__Work to do__.
Rewrite the data from the line containing "Is high-visibility jacket" through the line containing "606 centimetres", inclusive, replacing "elevation" with "vertical position" and leaving everything else unchanged.

__Data supplied__.
■ ■ ■ ■

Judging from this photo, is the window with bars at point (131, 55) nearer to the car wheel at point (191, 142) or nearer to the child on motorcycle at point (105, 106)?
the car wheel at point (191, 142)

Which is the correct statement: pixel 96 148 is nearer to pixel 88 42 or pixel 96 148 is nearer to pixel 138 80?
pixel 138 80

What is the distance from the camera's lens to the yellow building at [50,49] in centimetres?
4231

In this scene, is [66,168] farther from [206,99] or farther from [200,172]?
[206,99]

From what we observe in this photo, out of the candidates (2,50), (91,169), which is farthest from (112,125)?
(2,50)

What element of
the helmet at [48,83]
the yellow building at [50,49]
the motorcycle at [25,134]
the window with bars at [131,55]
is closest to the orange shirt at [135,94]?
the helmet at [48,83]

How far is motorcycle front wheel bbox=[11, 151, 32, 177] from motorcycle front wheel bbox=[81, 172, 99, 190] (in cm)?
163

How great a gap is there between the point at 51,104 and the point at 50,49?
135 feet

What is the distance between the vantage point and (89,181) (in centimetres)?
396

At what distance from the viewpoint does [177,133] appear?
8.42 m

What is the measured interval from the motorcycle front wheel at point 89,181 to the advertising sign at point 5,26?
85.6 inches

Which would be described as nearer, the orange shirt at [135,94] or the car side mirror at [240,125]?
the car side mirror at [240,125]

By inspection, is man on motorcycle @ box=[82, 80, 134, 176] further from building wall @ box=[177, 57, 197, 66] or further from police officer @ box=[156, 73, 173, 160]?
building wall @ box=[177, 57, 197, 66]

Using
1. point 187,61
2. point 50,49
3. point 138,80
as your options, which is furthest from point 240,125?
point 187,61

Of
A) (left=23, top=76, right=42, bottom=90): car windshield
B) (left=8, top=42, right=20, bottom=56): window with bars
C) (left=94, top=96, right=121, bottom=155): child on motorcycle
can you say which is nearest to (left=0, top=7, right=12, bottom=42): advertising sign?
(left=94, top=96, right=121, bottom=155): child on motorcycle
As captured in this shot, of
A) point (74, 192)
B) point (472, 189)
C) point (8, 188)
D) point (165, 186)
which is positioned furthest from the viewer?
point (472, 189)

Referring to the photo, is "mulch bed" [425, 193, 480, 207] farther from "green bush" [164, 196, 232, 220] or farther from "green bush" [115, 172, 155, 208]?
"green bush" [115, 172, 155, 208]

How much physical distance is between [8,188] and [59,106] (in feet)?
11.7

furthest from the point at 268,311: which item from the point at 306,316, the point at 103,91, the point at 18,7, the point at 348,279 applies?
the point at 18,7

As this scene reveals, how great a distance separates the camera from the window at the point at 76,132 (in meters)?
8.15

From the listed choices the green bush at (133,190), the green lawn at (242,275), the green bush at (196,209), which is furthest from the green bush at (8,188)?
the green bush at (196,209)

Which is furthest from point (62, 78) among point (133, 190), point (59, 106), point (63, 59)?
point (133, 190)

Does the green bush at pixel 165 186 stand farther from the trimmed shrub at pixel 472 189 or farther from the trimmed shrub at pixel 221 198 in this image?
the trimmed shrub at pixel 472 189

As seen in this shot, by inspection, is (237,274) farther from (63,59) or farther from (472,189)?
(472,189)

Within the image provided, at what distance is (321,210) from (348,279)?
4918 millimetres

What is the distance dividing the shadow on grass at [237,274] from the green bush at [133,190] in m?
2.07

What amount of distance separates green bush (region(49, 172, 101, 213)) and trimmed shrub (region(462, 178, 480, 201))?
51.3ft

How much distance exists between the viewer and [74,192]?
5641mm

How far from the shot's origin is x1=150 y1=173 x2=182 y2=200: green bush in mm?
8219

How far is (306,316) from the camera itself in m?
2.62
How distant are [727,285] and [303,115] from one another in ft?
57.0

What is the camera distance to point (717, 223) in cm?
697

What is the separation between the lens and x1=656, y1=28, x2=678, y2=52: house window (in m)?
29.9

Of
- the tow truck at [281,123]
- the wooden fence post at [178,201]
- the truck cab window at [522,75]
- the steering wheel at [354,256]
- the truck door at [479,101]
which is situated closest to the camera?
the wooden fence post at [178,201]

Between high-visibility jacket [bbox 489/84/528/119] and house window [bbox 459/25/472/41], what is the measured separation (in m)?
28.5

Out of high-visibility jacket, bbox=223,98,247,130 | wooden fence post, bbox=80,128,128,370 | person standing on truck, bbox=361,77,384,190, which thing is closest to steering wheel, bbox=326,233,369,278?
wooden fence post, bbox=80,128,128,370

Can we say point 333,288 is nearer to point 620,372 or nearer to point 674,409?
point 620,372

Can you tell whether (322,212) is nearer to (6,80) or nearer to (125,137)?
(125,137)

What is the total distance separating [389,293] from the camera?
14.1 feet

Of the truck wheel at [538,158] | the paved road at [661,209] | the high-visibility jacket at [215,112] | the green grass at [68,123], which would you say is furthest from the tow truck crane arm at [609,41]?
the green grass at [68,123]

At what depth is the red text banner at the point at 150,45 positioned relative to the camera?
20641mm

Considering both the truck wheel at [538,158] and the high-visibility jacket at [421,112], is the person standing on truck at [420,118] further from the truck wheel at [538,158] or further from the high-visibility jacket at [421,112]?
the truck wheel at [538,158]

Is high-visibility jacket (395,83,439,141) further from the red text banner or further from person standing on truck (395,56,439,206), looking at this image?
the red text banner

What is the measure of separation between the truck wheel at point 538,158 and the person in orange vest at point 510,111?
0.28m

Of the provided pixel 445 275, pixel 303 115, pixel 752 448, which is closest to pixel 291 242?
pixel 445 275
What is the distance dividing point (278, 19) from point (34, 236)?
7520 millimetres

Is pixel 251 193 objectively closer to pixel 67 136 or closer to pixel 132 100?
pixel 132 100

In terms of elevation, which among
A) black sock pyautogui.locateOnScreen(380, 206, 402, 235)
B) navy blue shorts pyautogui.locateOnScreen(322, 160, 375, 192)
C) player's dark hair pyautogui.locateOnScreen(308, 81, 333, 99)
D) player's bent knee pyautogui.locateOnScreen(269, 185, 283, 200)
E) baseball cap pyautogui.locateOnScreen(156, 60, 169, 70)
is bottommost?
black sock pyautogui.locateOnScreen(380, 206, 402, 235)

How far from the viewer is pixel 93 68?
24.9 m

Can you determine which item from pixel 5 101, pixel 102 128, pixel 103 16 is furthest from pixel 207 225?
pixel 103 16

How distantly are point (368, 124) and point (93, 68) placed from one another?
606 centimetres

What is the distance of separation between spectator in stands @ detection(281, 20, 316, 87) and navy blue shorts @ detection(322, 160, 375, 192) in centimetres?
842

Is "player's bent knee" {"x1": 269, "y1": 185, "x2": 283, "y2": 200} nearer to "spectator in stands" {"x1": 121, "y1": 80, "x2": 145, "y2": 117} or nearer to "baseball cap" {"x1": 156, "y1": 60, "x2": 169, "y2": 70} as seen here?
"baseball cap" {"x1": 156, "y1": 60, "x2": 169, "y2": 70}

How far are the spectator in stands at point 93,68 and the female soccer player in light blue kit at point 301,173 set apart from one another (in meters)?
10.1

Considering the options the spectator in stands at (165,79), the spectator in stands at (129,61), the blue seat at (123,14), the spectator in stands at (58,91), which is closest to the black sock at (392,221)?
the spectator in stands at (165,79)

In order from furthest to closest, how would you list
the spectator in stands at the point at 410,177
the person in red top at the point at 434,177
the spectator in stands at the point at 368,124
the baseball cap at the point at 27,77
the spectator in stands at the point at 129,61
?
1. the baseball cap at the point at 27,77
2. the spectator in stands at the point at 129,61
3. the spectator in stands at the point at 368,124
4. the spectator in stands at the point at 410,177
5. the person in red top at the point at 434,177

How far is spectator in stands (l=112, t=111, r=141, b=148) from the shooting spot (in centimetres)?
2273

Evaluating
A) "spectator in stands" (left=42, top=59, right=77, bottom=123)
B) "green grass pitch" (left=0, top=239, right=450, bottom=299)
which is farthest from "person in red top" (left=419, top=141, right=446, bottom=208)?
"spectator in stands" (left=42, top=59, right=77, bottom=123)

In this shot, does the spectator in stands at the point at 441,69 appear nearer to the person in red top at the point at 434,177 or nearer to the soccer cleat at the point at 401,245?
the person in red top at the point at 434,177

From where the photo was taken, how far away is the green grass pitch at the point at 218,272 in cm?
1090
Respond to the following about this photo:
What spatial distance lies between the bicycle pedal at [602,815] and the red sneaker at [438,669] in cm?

■ ■ ■ ■

__Task output__.
Is high-visibility jacket (395,83,439,141) further from the red text banner or further from person standing on truck (395,56,439,206), looking at this image?
the red text banner

What is the measure of separation between the truck wheel at point 538,158 and the person in orange vest at point 510,111?
0.28m

Of the provided pixel 445 275, pixel 303 115, pixel 752 448, which is closest to pixel 291 242?
pixel 445 275
What is the distance dividing point (278, 19) from point (34, 236)?
7520 millimetres

Is pixel 251 193 objectively closer to pixel 67 136 or closer to pixel 132 100?
pixel 132 100

In terms of vertical position, which among
A) black sock pyautogui.locateOnScreen(380, 206, 402, 235)
B) navy blue shorts pyautogui.locateOnScreen(322, 160, 375, 192)
C) player's dark hair pyautogui.locateOnScreen(308, 81, 333, 99)
D) player's bent knee pyautogui.locateOnScreen(269, 185, 283, 200)
E) baseball cap pyautogui.locateOnScreen(156, 60, 169, 70)
is bottommost?
black sock pyautogui.locateOnScreen(380, 206, 402, 235)

How far from the viewer is pixel 93 68?
24.9 m

Can you determine which item from pixel 5 101, pixel 102 128, pixel 103 16 is furthest from pixel 207 225?
pixel 103 16

How distantly are point (368, 124) and point (93, 68) placed from one another?
606 centimetres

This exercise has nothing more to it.